Dataset excerpts
-- -- --

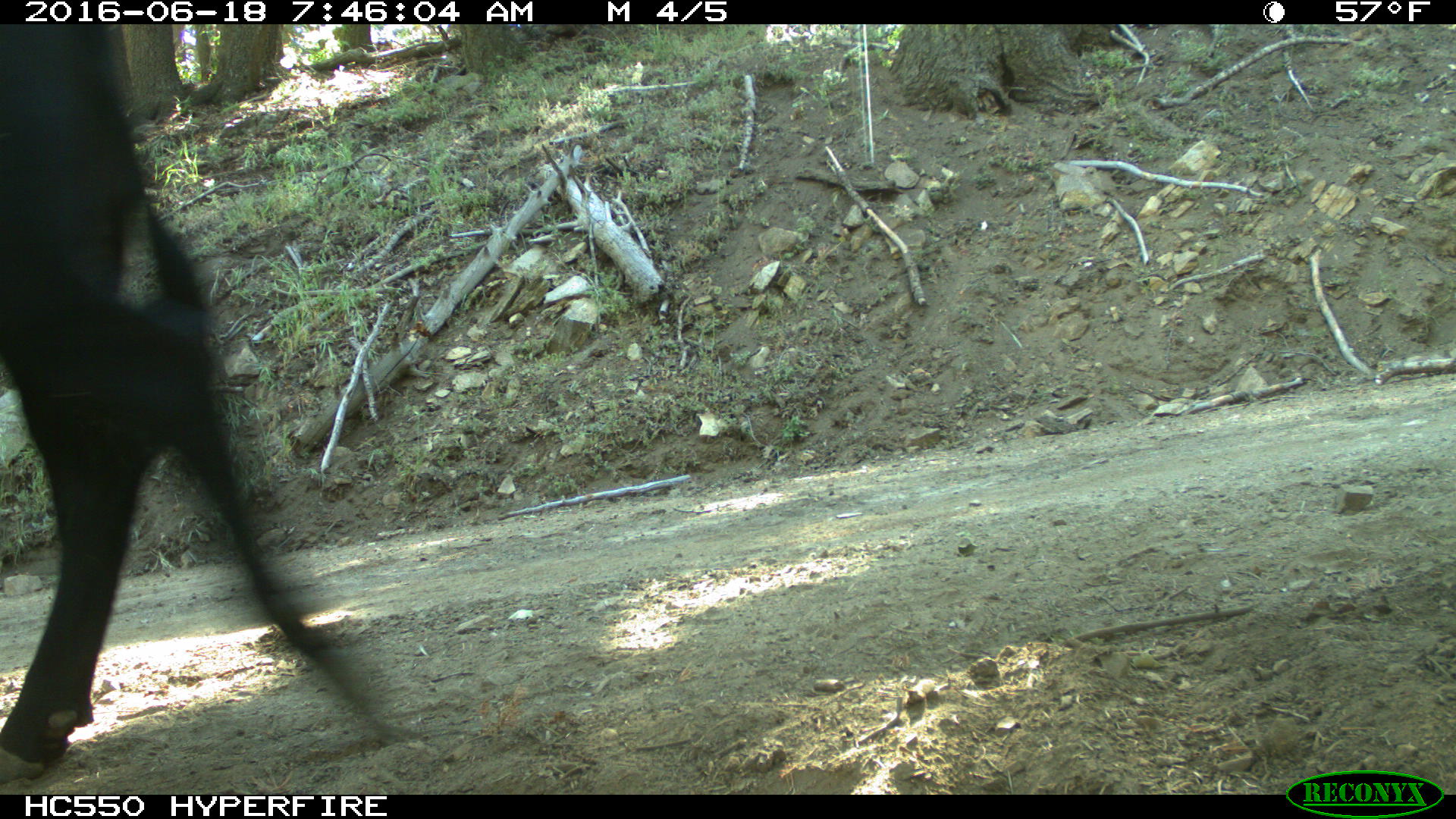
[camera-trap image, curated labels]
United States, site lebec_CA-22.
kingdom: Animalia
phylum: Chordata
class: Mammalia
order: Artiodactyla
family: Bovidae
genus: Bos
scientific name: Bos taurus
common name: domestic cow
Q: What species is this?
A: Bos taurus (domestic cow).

-- -- --

The answer consists solely of the lines from the one containing "phylum: Chordata" through the last line of the data above, reproduced exactly.

phylum: Chordata
class: Mammalia
order: Artiodactyla
family: Bovidae
genus: Bos
scientific name: Bos taurus
common name: domestic cow
Q: What species is this?
A: Bos taurus (domestic cow).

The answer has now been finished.